社長インタビュー

  • HOME »
  • 社長インタビュー

ceo-1

今や国民食となったラーメン。数多くある人気店の中でも特に有名な『博多一風堂』の大将直々に、名古屋のライバルと認められた男がいる。『長浜ラーメン一番軒』の総大将、三木規彰だ。名古屋にとんこつラーメン文化を作り、2016年3月には大名古屋ビルヂング内に旗艦店もオープン。いま勢いのある三木の本気に、叩き上げブランディングプロデューサー安藤竜二が迫る。
 
人生を決めたラーメンとの出会い 

安藤竜二 (以下安藤) 三木さんはなぜラーメン屋を目指されたのですか。

三木規彰(以下三木) 私は三重県の多度町(現桑名市)で生まれ育ちました。父は自営業でしたが、私が小学生の頃に倒産。どんどん貧しくなっていき、子ども心に貧乏の大変さを実感しました。生きていくために中学生からアルバイトを始め、高校卒業後にホテル業界へ就職したのですが、1年ほどで退職。当時は、お金を貯めなければという思いが強く、給料の高い仕事を転々としていました。そして水商売へ行き着き、20歳で店長に。充分なお給料をいただいていたのですが、昼間の世界で好きな麺類をお客様に提供したいと思うようになり、いろいろ食べ歩いていました。そして、あるラーメン屋さんが私の人生を決めたのです。21歳の時でした。
        
安藤 そのお店は人生を決める程おいしかったのですね。

三木 はい。ラーメン屋さんで行列?と思い並び、食べたら、とんこつラーメンの旨さに衝撃が走りました。「どうしてもこのラーメンを作りたい」。すぐに水商売を辞め、そのラーメン屋さんへ行き、アルバイトを始めました。半年間、がむしゃらに働きました。それが認められ、店長の推薦で遂に就職。「これでラーメン屋をやれるぞ」と思ったのですが、スープすらちゃんと作れない。そこで店長にお願いし、仕込みだけで雇っているベテランお爺さんの元で修業させていただくことに。とにかく誰にも負けたくない。その気持ちを持ち続けていました。すると店長になり、売上げのあまり良くない店を建て直す役割を担うまでになったのです。

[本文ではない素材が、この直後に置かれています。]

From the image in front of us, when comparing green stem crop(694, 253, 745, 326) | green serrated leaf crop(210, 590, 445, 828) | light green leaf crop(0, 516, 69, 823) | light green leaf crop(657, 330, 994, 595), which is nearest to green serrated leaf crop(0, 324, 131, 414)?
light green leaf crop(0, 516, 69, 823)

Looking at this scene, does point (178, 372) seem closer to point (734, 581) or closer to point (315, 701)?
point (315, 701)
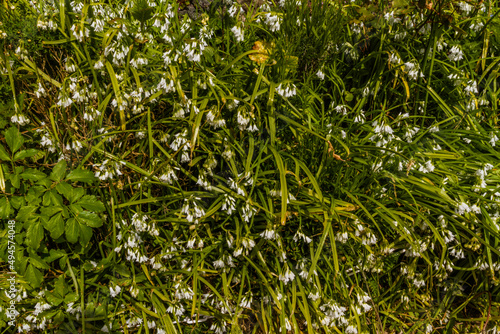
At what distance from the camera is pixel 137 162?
8.14ft

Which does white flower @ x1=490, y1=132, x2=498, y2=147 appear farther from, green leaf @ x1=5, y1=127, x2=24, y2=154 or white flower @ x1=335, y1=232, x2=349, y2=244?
green leaf @ x1=5, y1=127, x2=24, y2=154

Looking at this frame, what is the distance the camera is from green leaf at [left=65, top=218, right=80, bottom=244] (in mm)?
2031

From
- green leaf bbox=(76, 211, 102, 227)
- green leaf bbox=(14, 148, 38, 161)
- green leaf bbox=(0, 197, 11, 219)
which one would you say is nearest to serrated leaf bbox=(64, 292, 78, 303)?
green leaf bbox=(76, 211, 102, 227)

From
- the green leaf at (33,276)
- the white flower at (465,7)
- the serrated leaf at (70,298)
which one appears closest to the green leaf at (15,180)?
the green leaf at (33,276)

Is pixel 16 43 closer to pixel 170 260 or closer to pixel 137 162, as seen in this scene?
pixel 137 162

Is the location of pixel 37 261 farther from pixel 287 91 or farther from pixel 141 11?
pixel 287 91

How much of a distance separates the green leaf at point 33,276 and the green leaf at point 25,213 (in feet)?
0.96

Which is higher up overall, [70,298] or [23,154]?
[23,154]

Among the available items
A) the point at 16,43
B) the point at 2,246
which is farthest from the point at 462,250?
the point at 16,43

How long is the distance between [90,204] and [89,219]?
9cm

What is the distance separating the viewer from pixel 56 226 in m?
2.03

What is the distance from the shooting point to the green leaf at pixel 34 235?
2.01 m

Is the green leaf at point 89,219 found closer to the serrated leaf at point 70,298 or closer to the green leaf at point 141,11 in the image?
the serrated leaf at point 70,298

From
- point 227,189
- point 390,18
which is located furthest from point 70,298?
point 390,18
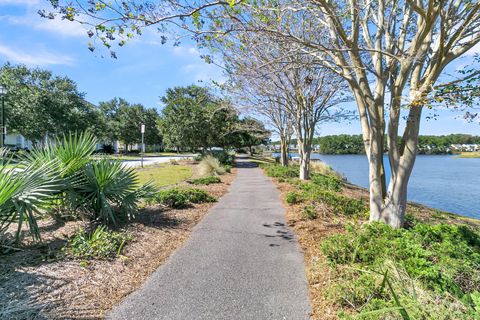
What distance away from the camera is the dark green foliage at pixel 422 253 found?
120 inches

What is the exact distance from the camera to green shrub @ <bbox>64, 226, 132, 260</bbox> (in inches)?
155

安藤 強い気持ちを持ち、結果も出す。素晴らしいですね。そして独立されたのですね。

三木 目標にしていた1000万円が29歳で貯まり、独立を決意しました。開店する場所を探していて見つかったのは尾張旭市。名古屋ではありませんでしたが、現地へ行き気に入り、すぐ契約。そして、たまたま隣の隣を工事していた方に建築会社を紹介していただき、見積もりを依頼。しかし、予算ギリギリでしたので「お金はないですが、どうしてもラーメンを作ってみんなを喜ばせたいんです」と話すと「面白い人やね。一緒に店を作るか」と言ってくださり、開業資金を節約するために荷物運びや壁塗りなどを手伝いました。そして、遂に1998年。わずか13坪15席のラーメン屋をオープンすることができたのです。30歳の時でした。

満を持してオープンも味に納得できず再び修業へ

安藤 手伝うことでお店に愛着も湧いたと思います。オープンから順調でしたか。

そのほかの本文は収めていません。